After a moment of silence, he farted.
billyfridge:
LOL...heard that before but it always makes mt laugh...
MinLo:
Funny as usual guys, idk where the hell you guys get this jokes but very entertaining ;D ;D ;D
This one needs a little revision Billy....
"Minlo and his wife were shopping in the mall, somehow they got separated.
Minlo searched, but couldn't find his wife, so he stopped a big busted blonde and said ''will you talk to me for a minute?''
the blonde asked ''why'' Minlo said ''I lost my wife in here and if I stand talking to a beautiful woman my wife usually appears in seconds to beat the living crap outta of me but atleast I won't have to spend a hour searching around for her''
billyfridge:
A married man met a beautiful girl and agreed to spend the night with her for £500 . They did their thing, and, before he left, he told her that he did not have any cash with him, but he would have his secretary write a check and mail it to her, calling the payment 'RENT FOR APARTMENT.'
On the way to the office, he regretted what he had done, realizing that the whole event had not been worth the price. So he had his secretary send a check for £250 and enclose the following typed note:
'Dear Madam: Enclosed find a check for £250 for rent of your apartment.

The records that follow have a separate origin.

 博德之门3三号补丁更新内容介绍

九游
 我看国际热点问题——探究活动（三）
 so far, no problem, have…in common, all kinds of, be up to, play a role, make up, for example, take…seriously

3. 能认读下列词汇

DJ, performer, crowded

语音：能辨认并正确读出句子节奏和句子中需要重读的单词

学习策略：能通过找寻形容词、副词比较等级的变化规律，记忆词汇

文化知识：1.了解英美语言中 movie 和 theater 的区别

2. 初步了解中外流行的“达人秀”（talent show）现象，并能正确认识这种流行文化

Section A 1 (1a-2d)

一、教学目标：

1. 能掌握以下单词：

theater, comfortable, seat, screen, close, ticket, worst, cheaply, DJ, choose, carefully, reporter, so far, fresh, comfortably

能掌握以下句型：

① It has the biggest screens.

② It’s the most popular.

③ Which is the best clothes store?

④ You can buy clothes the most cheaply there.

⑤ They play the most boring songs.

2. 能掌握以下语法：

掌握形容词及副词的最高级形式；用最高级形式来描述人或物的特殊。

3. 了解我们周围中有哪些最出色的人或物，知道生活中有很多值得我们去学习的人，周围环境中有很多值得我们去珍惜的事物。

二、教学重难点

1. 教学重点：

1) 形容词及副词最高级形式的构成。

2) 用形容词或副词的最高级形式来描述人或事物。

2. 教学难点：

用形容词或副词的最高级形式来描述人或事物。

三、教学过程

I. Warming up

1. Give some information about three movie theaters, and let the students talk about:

I am not sending the amount agreed upon, because when I rented the place, I was under the impression that: #1 - it had never been occupied; #2 - there was plenty of heat; and #3 - it was small enough to make me feel cozy and at home. However, I found out that: #1 - it had been previously occupied, #2 - there wasn't any heat, and #3 - it was entirely too large.' Upon receipt of the note, the girl immediately returned the check for £250 with the following note:
'Dear Sir: #1 - I cannot understand how you could expect a beautiful apartment to remain unoccupied indefinitely. #2 - As for the heat, there is plenty of it, if you know how to turn it on. #3 - Regarding the space, the apartment is indeed of regular size, but if you don't have enough furniture to fill it, please do not blame the management. So, Please send the rent in full or we will be forced to contact your present landlady...
:D
peacefulguy:
Two old men are sitting in a retirement home chatting, "I'm full of aches and pains today Alf, how do you feel?" Alf replies, "Like a newborn baby Fred." "Really" says Fred, "a newborn baby?" "Yep, no hair, no teeth, and I've just shit myself."